Send alert notifications to a DingTalk group

  1. Go to the DingTalk group to which you want to send alert notifications and click the Group Settings icon in the upper-right corner.
  2. In the Group Settings panel, click Group Assistant.
  3. In the Group Assistant panel, click Add Robot.
  4. In the ChatBot dialog box, click the Add icon icon.
  5. In the Please choose which robot to add section, click Custom.
  6. In the Robot details message, click Add.
  7. In the Add Robot dialog box, set the parameters that are described in the following table.
    Parameter Description
    Chatbot name The name of the custom chatbot.
    Add to Group The DingTalk group to which the chatbot is added. This group cannot be changed.
    Custom Keywords After you specify custom keywords, messages are sent only if these messages contain the specified keywords. We recommend that you specify the keyword DataWorks.

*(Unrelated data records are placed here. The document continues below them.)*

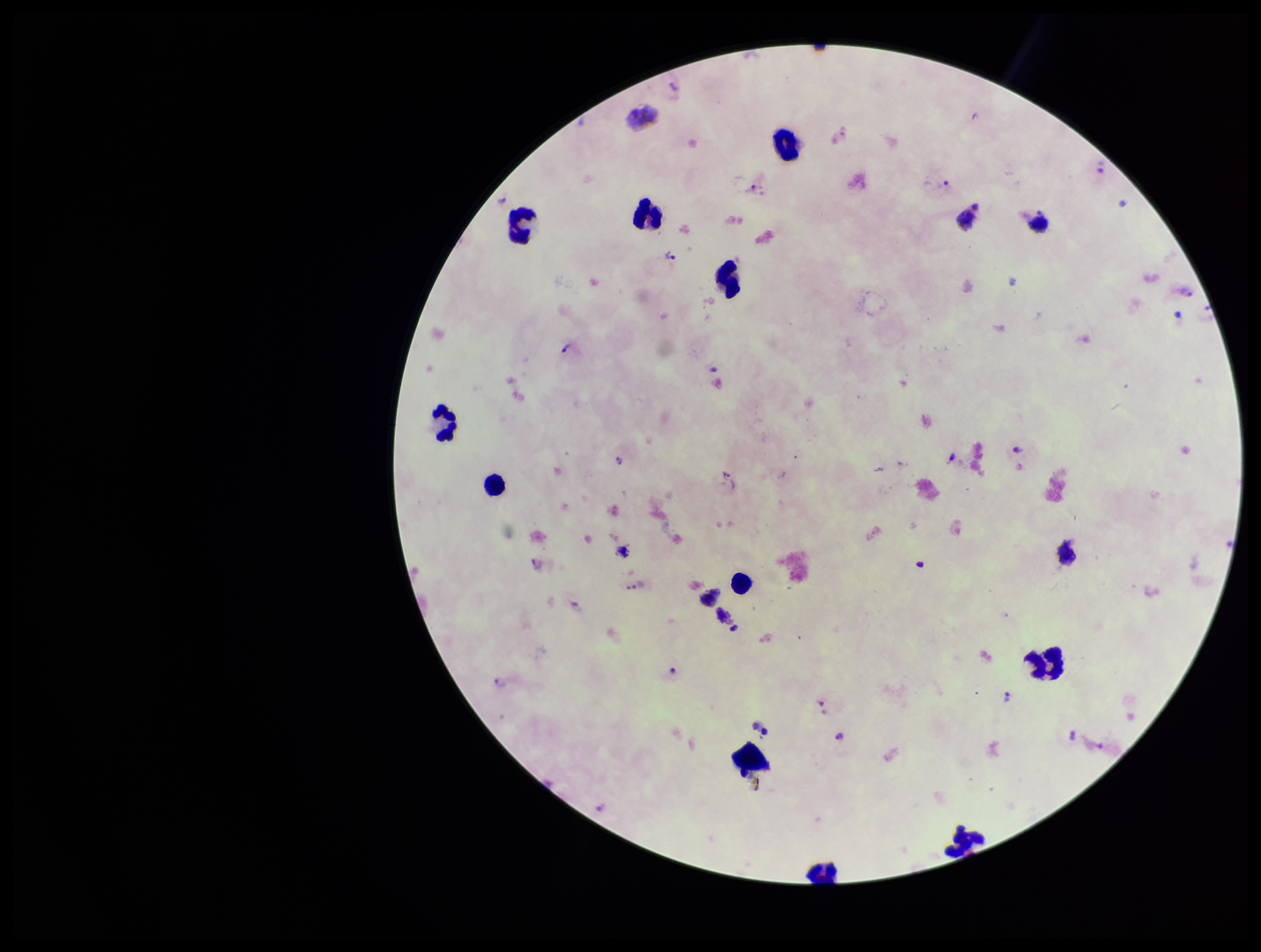
Species reported for this patient: Plasmodium vivax. Patient malaria status: infected. Single field of view. Plasmodium parasites: identified. Parasite count: 19. Photographed through the microscope eyepiece with a smartphone camera. Image is 1261×952 pixels. Stained with Giemsa. Leukocyte count: 12. Preparation: thick smear.Assess this cell for malaria.
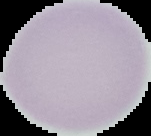

It is uninfected.

From a thin blood smear. Segmented cell region on a black background. Image is 151×136 pixels.Comment on the morphology of the erythrocytes.
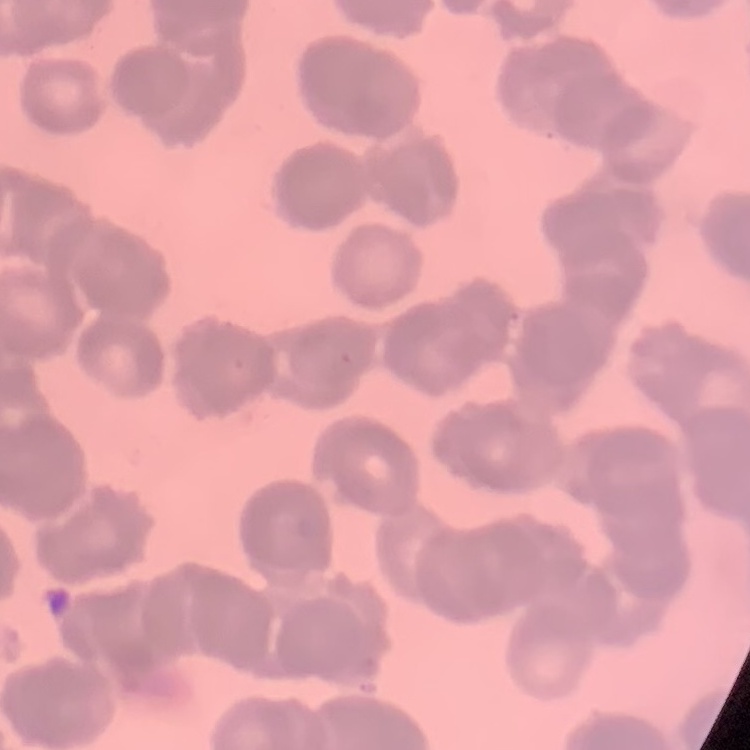

They show rouleaux formation.

Summary:
  - Stain: Field's or Giemsa
  - Preparation: thin peripheral smear
  - Image type: one tile cut from a larger photomicrograph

    Note You can specify a maximum of 10 keywords. A message can be sent only if it contains at least one of the specified keywords.
  8. Read the terms of service, select I have read and accepted <<DingTalk Custom Robot Service Terms of Service>>, and then click Finished.
  9. After you complete the security settings, copy the webhook URL of the chatbot and click Finished.
    Notice
    • Save the copied webhook URL and paste it in the Webhook Address field when you create an alert rule.
    • Keep the webhook URL confidential. If the webhook URL is leaked, your business is at risk.